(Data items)
────────
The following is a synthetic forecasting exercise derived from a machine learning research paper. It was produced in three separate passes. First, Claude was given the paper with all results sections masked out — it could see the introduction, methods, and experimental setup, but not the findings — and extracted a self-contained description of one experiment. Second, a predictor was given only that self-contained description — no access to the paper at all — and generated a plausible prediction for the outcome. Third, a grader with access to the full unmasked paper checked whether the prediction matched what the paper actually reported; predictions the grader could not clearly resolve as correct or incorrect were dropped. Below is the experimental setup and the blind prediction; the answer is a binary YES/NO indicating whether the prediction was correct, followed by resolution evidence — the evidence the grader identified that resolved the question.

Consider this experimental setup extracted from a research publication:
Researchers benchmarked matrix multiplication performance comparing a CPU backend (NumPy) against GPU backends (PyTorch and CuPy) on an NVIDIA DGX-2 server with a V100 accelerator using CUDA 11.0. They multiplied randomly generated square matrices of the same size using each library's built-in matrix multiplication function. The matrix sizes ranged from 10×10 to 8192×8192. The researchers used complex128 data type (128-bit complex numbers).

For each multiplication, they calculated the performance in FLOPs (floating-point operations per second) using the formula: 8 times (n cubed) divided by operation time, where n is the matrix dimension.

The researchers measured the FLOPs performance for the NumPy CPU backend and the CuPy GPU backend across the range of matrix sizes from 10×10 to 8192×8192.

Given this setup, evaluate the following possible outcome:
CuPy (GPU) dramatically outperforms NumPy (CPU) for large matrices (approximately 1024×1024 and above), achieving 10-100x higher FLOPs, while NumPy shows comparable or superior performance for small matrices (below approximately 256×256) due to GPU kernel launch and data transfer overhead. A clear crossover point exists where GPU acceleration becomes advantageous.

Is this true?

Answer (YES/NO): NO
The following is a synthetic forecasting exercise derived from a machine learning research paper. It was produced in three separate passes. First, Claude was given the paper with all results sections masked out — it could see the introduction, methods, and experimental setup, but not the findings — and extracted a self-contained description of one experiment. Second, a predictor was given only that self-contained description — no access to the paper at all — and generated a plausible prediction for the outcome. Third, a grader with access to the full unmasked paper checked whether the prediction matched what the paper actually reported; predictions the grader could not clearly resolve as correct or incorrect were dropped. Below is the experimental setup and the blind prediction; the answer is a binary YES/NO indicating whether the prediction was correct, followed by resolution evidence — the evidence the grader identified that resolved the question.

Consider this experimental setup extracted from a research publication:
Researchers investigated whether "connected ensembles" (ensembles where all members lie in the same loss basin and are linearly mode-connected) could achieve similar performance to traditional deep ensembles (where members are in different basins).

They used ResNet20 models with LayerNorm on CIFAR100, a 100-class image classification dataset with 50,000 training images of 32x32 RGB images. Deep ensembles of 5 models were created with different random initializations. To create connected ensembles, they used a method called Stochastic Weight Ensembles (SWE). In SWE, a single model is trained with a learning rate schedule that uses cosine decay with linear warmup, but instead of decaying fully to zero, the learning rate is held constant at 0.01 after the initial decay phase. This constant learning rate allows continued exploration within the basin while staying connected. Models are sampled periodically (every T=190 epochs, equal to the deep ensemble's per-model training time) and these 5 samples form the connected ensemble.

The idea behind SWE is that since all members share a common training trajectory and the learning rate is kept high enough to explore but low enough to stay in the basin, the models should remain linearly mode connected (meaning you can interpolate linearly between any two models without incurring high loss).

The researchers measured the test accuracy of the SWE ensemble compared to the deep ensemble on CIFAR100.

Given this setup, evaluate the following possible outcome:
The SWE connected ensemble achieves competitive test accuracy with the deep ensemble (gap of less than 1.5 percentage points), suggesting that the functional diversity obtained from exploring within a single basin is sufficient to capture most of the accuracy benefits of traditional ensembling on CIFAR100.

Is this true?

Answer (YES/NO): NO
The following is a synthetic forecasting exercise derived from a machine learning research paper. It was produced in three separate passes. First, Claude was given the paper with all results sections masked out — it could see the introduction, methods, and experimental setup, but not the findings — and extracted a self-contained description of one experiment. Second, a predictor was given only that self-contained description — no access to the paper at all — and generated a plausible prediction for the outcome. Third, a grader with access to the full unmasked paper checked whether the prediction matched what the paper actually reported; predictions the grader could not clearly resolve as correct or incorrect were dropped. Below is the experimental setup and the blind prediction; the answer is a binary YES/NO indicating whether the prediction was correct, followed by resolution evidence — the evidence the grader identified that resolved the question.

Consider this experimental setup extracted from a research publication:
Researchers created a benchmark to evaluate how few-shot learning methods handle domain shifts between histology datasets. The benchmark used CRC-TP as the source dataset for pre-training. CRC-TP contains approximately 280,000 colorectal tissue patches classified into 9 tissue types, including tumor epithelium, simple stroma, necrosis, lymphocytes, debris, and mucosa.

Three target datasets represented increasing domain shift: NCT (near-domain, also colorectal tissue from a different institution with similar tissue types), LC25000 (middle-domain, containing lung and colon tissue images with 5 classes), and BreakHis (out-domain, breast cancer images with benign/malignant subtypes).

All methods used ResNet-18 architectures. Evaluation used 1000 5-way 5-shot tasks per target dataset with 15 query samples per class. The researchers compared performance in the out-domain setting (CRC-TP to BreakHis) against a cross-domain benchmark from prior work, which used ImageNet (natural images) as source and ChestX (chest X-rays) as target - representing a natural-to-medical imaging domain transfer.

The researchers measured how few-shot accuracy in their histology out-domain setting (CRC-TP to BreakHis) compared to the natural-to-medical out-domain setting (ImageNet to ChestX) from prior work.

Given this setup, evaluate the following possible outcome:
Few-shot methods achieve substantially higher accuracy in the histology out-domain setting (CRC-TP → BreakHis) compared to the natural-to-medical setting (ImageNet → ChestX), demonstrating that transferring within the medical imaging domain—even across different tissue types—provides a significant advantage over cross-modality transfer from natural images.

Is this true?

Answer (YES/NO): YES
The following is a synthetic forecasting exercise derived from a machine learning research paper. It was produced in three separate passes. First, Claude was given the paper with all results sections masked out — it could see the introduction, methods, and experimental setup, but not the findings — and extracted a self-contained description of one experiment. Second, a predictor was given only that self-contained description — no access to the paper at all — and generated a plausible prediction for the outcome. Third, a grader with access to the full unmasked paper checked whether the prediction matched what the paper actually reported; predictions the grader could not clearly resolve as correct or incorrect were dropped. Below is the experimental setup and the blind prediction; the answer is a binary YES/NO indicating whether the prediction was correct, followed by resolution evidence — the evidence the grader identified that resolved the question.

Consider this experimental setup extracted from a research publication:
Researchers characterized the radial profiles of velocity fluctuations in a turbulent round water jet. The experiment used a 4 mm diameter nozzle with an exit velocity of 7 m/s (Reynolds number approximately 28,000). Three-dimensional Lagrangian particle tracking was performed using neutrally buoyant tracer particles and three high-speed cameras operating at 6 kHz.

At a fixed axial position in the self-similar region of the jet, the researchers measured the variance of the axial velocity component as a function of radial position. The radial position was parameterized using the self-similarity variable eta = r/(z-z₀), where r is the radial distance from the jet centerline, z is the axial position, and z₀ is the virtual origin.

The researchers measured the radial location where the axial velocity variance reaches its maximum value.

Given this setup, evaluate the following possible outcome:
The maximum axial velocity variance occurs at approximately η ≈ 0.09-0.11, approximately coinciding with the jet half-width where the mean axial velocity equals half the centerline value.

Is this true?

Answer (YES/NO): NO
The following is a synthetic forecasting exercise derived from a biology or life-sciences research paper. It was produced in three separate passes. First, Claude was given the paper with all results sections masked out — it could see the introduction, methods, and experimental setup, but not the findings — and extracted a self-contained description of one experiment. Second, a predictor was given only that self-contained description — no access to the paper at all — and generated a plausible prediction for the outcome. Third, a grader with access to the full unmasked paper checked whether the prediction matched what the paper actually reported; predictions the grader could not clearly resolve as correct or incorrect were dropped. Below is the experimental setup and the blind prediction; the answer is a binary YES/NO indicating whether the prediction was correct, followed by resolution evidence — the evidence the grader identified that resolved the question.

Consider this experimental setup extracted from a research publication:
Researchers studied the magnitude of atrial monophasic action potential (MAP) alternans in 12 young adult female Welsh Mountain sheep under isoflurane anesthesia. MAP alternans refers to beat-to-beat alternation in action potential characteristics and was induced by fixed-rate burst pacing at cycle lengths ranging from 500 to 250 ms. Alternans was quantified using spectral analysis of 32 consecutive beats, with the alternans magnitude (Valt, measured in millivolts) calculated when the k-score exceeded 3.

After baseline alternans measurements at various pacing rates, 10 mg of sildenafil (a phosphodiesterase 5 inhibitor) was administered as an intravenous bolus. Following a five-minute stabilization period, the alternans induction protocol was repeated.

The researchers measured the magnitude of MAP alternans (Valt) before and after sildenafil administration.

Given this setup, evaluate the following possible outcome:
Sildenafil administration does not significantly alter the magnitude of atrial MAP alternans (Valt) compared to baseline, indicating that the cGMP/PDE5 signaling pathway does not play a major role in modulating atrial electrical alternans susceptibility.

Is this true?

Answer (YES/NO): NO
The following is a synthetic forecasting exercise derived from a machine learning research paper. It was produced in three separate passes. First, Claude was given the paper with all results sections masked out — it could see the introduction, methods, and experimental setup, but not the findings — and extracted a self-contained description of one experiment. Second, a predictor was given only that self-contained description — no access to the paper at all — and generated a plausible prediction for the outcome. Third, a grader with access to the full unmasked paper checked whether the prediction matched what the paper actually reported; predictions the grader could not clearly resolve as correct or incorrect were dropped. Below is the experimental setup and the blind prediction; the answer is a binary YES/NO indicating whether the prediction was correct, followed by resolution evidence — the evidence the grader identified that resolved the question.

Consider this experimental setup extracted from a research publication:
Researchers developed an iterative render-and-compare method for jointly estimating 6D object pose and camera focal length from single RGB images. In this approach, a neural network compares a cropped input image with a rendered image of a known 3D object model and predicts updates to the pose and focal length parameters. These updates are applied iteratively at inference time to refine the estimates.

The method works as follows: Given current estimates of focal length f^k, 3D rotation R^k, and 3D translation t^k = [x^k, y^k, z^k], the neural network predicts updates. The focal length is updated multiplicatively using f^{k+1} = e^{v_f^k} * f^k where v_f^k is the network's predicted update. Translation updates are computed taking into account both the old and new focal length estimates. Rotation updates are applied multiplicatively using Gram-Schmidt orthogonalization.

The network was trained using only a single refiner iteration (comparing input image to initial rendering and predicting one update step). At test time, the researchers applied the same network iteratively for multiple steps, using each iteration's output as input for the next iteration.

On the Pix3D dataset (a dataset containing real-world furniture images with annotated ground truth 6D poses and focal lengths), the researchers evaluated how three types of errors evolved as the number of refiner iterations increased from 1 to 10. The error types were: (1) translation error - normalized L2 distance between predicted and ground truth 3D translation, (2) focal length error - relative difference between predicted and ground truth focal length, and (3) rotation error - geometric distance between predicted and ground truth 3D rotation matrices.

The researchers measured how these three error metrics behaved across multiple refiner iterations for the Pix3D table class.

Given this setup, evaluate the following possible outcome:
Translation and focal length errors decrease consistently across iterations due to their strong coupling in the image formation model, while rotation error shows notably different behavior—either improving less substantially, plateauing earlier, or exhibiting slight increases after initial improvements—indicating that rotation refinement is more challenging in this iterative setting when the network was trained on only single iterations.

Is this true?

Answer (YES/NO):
────────
→ Problem to solve: Your answer should be the number of lines in the records that contain the word "prior", with nothing added.

→ Completed exercise: 2